Could you return every one of the rows below word for word, leaving the pictures out?

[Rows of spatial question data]

-- -- --

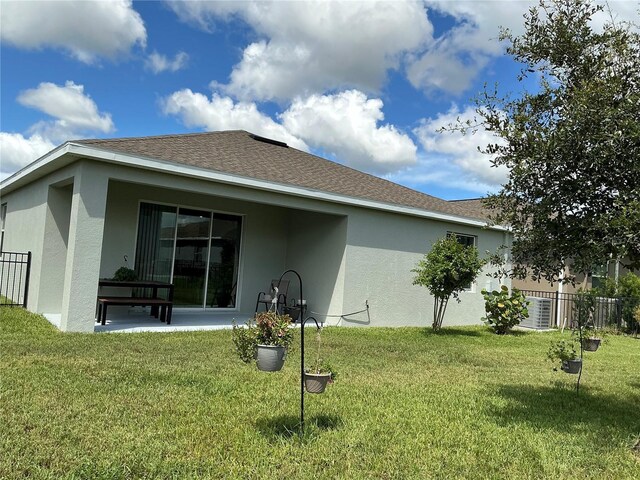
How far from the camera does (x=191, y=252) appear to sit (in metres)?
11.2

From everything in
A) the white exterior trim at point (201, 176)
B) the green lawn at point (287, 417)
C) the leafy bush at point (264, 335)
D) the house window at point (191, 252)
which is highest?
the white exterior trim at point (201, 176)

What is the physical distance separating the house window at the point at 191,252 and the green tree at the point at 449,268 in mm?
4747

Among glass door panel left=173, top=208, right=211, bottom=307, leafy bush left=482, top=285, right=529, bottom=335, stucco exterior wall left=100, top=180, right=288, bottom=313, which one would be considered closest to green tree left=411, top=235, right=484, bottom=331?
leafy bush left=482, top=285, right=529, bottom=335

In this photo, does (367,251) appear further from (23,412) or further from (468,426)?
(23,412)

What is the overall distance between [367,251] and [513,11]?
704cm

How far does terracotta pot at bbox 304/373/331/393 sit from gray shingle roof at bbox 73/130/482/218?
613 cm

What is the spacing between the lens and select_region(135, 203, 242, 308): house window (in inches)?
419

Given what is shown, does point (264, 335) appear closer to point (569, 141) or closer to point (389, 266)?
point (569, 141)

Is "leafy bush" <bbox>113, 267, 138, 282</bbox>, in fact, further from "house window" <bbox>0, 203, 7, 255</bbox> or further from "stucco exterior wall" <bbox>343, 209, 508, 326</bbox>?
"house window" <bbox>0, 203, 7, 255</bbox>

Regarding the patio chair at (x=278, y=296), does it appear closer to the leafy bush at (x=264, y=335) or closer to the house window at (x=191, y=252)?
the house window at (x=191, y=252)

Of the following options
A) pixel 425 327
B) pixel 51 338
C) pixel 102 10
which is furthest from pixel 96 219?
pixel 425 327

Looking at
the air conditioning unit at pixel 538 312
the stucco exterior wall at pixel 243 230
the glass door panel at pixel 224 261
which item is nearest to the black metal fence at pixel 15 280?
the stucco exterior wall at pixel 243 230

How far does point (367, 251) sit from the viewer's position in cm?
1159

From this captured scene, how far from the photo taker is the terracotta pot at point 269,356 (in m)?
3.72
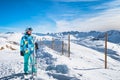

-- -- --

COMPLETE ANSWER:
How far from the camera does (x=191, y=252) appear to sit (in metres)?
11.2

From everything in
A) the white exterior trim at point (201, 176)
B) the green lawn at point (287, 417)
C) the leafy bush at point (264, 335)
D) the house window at point (191, 252)
which is highest?
the white exterior trim at point (201, 176)

What is the physical distance separating the house window at the point at 191,252 and the green tree at the point at 449,268 in mm?
4747

Among glass door panel left=173, top=208, right=211, bottom=307, leafy bush left=482, top=285, right=529, bottom=335, stucco exterior wall left=100, top=180, right=288, bottom=313, which one would be considered closest to green tree left=411, top=235, right=484, bottom=331?
leafy bush left=482, top=285, right=529, bottom=335

In this photo, does (367,251) appear further from (23,412) or further from (468,426)?
(23,412)

What is the overall distance between [367,251] and [513,11]?
704cm

How far does terracotta pot at bbox 304/373/331/393 sit from gray shingle roof at bbox 73/130/482/218?
613 cm

What is the spacing between the lens and select_region(135, 203, 242, 308): house window (in inches)?
419

Given what is shown, does point (264, 335) appear closer to point (569, 141) or closer to point (389, 266)?
point (569, 141)

Is "leafy bush" <bbox>113, 267, 138, 282</bbox>, in fact, further from "house window" <bbox>0, 203, 7, 255</bbox> or further from "stucco exterior wall" <bbox>343, 209, 508, 326</bbox>?
"house window" <bbox>0, 203, 7, 255</bbox>

Regarding the patio chair at (x=278, y=296), does it appear closer to the leafy bush at (x=264, y=335) or closer to the house window at (x=191, y=252)?
the house window at (x=191, y=252)

Of the following options
A) pixel 425 327
B) pixel 51 338
C) pixel 102 10
which is furthest from pixel 96 219?
pixel 425 327

Looking at
the air conditioning unit at pixel 538 312
the stucco exterior wall at pixel 243 230
the glass door panel at pixel 224 261
which item is nearest to the black metal fence at pixel 15 280?
the stucco exterior wall at pixel 243 230

How far does point (367, 251) sit from the viewer's position in cm?
1159

From this captured scene, how far from the photo taker is the terracotta pot at point 269,356 (in m)?
3.72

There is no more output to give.